# Big Gills



## husky hooker (Apr 6, 2004)

got some really big gills yesterday fishing the cadiz resevoir,wax worms and small white jigs. got around 35 and 15 were over hand size...nice blue gill. great fun by myself.....  yea right!!!!!!


----------



## catking (Apr 5, 2004)

It's been at leats 30 years since I've fish for big gills. Sounds like alot of fun to me. But a partner would be great also  Nice going Husk. CATKING


----------



## twistertail (Apr 10, 2004)

Great job on the gills. I have not had a good mess of gills for a while, man they sure taste good but I'm sure you didnt keep any of them for the fryer did ya?


----------



## 03zrider (May 17, 2004)

i also caght a bunch of 8-11 in gills yesterday out of a pond when i fillet them they had black spots looks like pepper scattered throghout the meat anyone know what this is??are they still good for frying.i was kinda weary about eating them


----------



## twistertail (Apr 10, 2004)

I have seen those before also, they are some kind of parasite. I have ate them if there are not too many of them in there. I have read that when you cook them it wont hurt you but I still dont know about eating them if they are really infested. I have caught them before where you can see them in the fins and tails and i just toss em back. I guess to answer your question yes you can eat them and they wont hurt you as long as they are cooked. I have seen another type of parasite in bluegills that looks like a little maggot in the meat, i dont mess with them at all just toss em out.


----------



## fisherman261 (Apr 25, 2004)

Many people call the black spots "worms". I have never eaten them I just throw them back.


----------



## oufisherman (Apr 10, 2004)

Congrats on the nice day. It sounds like you're fishing with the same set-up I found effective this year. I got some small jigs (1/32, I think) with white hair skirts from Wally-World, tip them with wax worm, and fish them under the bobber. I think it gives more attraction than just a plain hook.


----------



## rockbass (Apr 16, 2004)

Catking---- if it has been 30 yrs since you fished for big gills, you must really be an old fart!   

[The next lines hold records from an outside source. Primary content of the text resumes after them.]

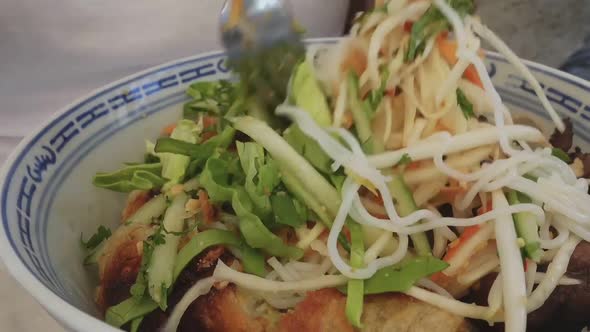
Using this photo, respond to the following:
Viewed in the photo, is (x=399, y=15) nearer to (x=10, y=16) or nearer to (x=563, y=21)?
(x=10, y=16)

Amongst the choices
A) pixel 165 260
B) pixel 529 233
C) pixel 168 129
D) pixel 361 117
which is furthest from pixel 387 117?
pixel 168 129

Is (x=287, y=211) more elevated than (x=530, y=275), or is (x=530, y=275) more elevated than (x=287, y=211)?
(x=287, y=211)

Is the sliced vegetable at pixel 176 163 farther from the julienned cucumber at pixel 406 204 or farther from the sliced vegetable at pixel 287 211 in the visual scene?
the julienned cucumber at pixel 406 204

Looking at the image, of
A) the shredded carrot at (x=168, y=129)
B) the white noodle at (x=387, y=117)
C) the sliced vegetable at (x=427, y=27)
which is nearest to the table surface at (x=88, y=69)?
the shredded carrot at (x=168, y=129)

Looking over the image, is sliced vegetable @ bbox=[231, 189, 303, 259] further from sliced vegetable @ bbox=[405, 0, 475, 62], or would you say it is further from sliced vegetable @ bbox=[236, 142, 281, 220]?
sliced vegetable @ bbox=[405, 0, 475, 62]

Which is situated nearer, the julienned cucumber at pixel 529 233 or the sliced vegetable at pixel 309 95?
the julienned cucumber at pixel 529 233

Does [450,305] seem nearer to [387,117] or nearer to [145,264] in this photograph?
[387,117]
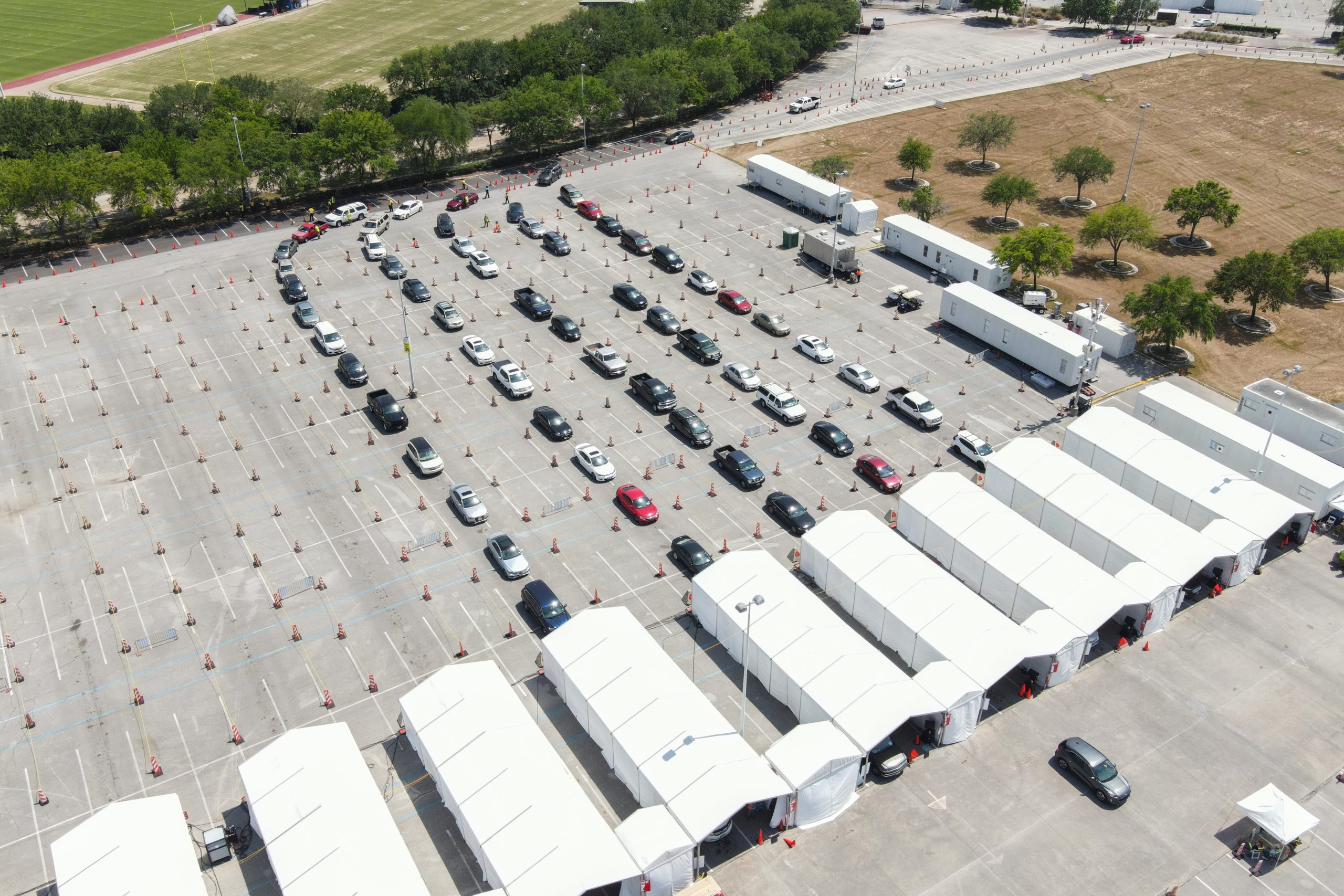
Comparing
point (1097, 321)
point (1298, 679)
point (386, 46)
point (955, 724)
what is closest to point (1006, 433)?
point (1097, 321)

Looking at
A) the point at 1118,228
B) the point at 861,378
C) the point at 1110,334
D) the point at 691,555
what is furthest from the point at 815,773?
the point at 1118,228

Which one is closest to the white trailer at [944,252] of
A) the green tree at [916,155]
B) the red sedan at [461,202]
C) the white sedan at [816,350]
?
the green tree at [916,155]

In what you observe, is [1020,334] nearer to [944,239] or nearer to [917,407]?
[917,407]

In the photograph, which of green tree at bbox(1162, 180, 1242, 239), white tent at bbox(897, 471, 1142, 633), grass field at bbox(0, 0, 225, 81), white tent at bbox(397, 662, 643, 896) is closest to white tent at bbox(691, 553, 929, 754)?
white tent at bbox(897, 471, 1142, 633)

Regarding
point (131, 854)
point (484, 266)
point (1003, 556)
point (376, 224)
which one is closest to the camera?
point (131, 854)

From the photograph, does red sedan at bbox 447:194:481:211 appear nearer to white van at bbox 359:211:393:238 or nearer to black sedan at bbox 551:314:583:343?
white van at bbox 359:211:393:238

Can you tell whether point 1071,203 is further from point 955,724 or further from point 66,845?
point 66,845

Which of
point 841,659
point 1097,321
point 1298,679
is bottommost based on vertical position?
point 1298,679
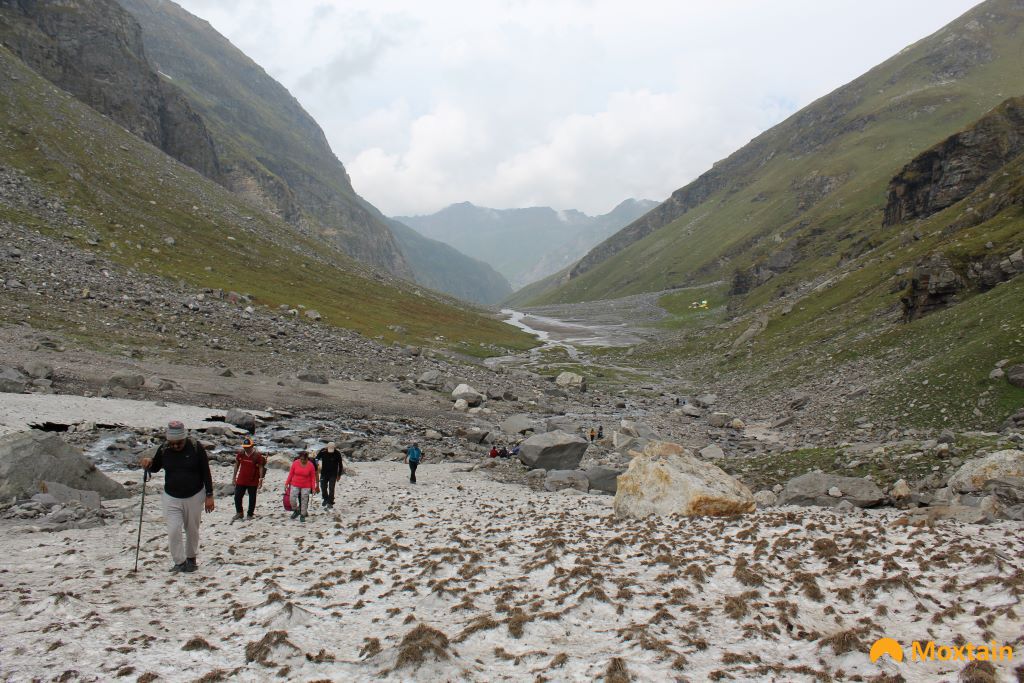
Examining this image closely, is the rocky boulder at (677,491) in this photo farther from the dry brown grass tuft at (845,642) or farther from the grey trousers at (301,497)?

ok sorry, I had to get that poke in there before someone else did!

Good going Husky. Some day, I will have to follow you to your holes so I know where to catch em!


----------



## mrtwister_jbo (Apr 7, 2004)

had 2 work yesterday an 2day  
so i only got out yesterday late afternoon my an the mrs T hit the lake 4 about 2hrs was pretty whipped had 2 drive 2 columbus 4 work 
1 got 2 lg mouth (dinks) 2 crappie's an 1 catfish all got on 1/16oz 2'' glow tail
wife caught 1 small crappie an then a 18'' lg mouth bass biggest one she ever got  
husk we'll try 2 hook up next week am off 6/1 threw 6/4!!
went back 2 columbus 2day realy whipped like that red headed step child  
mrtwister_jbo

willyb got those fish on them rocks we fished 
took pic of wifes fish will post soon


----------



## WillyB (Apr 7, 2004)

Way to go Husk on those gills. I learned to fish from an uncle who only fished for bluegills. We used to get some dandys in the strip pits and ponds around new athens/cadiz area. This goes way back. Hey husk, does Tappan have any big gills? Seems like the ones we do catch run small - biggest I have seen would go maybe 6". Just wonderin.

Jimbo, tell the wife good job on the largemouth. Can't wait to see the pic. Has the lake dropped any since monday?

willy


----------



## Pete Moss (Apr 10, 2004)

I caught several really nice Bluegill last year from a private lake. When I started to clean them they had a parasite under the skin that looked like black pepper. I learned that the parsite travels a chain that starts in Herons and is transmitted to snails, then to bluegill who eat the snails. If properly cooked they pose no problems for humans.


----------



## husky hooker (Apr 6, 2004)

thanks guys,,i released the gills for winter catching....i hope.tappen has some decent size gills but finding them is the ticket. back in my younger years we got them right across the marina at the point. nice gills been a long time since then...heh heh


----------